= Reading passage =
At the age of 24, Hazen was charged with the responsibility for sewage collection and disposal for the 1893 Chicago World’s Fair and Columbian Exposition.

For many years, the Passaic River below Paterson, New Jersey was highly contaminated with sewage and industrial wastes, which was a nuisance to the cities below and which made it impossible to use the river water for any purpose. Hazen was hired by a joint committee established to find a solution to the regional water contamination problem. His recommendations (which were eventually implemented) included a trunk sewer to capture wastes prior to their discharge into the River and to deliver the wastes to a sewage treatment plant near the mouth of the River.

===Consulting firms===

For most of his career, Hazen was a consulting engineer to many municipalities and other clients.
- Noyes and Hazen, Boston, Massachusetts, 1895–1897
- Single practice, New York City, 1897–1904
- Hazen and Whipple, New York City, 1904–1924
- Hazen and others (Weston E. Fuller, Malcolm Pirnie, Chester M. Everett and L.N. Babbitt), New York City, 1924–1930

In 1897, Allen Hazen opened up a single person practice in New York City and for a couple of years, shared the same address as one of his professional colleagues, George W. Fuller at 220 Broadway.

Hazen’s clients included Albany, New York; New York City; Washington, DC; San Francisco, California; Lawrence and Springfield, Massachusetts; Providence, Rhode Island; Pittsburgh and Philadelphia, Pennsylvania; St. Louis, Missouri, Brisbane, Australia; and Ottawa and Toronto, Canada.

==Personal life==

For many years, Allen Hazen lived in New York City. For most of the last decades of his life, Hazen and his family lived in Dobbs Ferry, New York. In 1903, he married Elizabeth McConway in Pittsburgh. They had four daughters and two sons. Their son Richard Hazen (1911-1990) was also a professional engineer in the field of water supply and wastewater engineering, and founded the consulting firm Hazen and Sawyer in 1951.

Rows from a collection
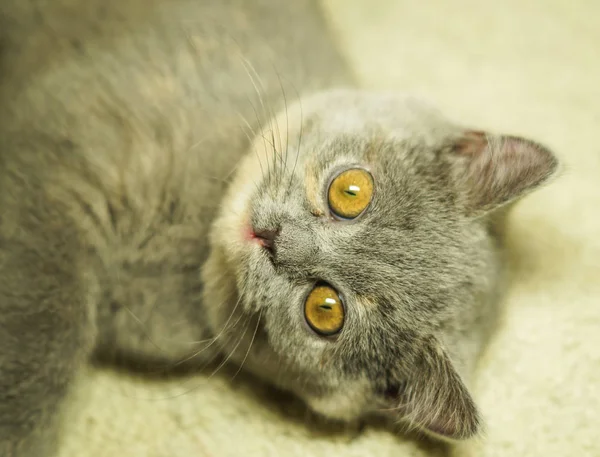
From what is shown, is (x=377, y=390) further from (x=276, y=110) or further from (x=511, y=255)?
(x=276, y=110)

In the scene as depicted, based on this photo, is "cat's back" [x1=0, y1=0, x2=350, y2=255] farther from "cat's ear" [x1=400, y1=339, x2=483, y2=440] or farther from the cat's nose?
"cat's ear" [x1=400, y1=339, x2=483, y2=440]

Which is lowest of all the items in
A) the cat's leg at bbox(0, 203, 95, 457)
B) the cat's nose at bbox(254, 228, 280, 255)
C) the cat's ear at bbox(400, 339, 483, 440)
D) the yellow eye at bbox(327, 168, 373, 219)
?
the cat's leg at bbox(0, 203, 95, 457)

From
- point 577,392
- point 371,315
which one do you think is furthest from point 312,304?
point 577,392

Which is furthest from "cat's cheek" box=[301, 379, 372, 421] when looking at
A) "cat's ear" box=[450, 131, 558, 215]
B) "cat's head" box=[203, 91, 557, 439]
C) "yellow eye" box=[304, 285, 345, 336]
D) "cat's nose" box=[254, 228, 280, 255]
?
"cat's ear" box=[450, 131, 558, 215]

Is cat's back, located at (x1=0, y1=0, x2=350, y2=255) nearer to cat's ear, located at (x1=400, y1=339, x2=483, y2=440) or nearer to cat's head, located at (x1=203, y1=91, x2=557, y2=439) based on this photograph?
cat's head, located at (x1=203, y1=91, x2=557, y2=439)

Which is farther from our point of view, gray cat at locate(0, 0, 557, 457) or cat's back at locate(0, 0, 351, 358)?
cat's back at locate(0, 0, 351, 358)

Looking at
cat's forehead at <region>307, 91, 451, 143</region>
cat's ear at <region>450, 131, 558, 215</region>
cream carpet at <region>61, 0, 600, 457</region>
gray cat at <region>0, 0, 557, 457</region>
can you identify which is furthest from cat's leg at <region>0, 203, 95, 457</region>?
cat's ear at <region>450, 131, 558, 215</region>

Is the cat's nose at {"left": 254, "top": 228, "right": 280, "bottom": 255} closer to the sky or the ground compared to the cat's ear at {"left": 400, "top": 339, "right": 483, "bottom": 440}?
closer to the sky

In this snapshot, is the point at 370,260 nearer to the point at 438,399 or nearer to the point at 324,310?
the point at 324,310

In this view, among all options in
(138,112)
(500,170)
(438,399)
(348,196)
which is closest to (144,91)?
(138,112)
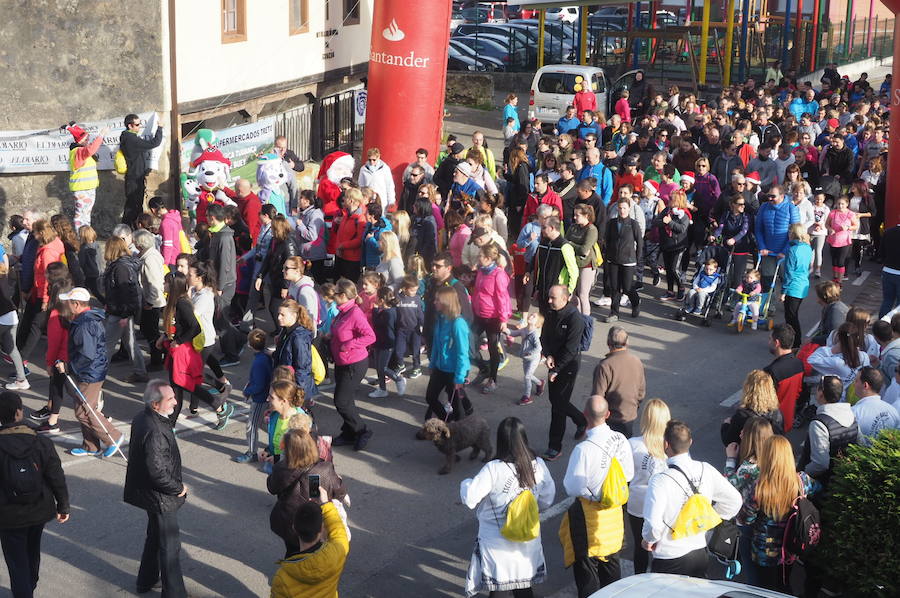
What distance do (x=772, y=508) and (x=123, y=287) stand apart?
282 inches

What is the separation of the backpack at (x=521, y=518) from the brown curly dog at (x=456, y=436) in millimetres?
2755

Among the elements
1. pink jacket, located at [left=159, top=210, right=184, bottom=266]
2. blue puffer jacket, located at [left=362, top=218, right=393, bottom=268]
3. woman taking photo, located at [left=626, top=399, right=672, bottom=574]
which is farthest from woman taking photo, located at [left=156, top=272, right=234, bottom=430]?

= Exercise aim =
Write the next part of the Allen Hazen biography, starting after its final sentence.

= Output for this task =
==Professional associations==

He was active in numerous professional associations. He was President of the New England Water Works Association and Vice President of the American Society of Civil Engineers. In the fall of 1929, Hazen and his wife attended the World Engineering Congress in Tokyo, Japan as a representative of the American Society of Civil Engineers.

==Honors==

Hazen received honorary degrees of Doctor of Science from both New Hampshire College of Agriculture and Mechanical Arts (1913) and Dartmouth College (1917). In 1915, he received the Norman Medal which is the highest honor given by the American Society of Civil Engineers for a technical paper that "makes a definitive contribution to engineering science." He was selected as an Honorary Member of the American Water Works Association in 1930. In 1971, he was inducted into the AWWA Water Industry Hall of Fame with his friend and colleague, George W. Fuller.

==Limited list of publications==
- Sedgwick, William T. and Hazen, Allen. (1892). “Typhoid Fever in Chicago.” Engr. News and American Railway Jour. April 21.
- Hazen, Allen. (1895). The Filtration of Public Water-Supplies. New York:Wiley.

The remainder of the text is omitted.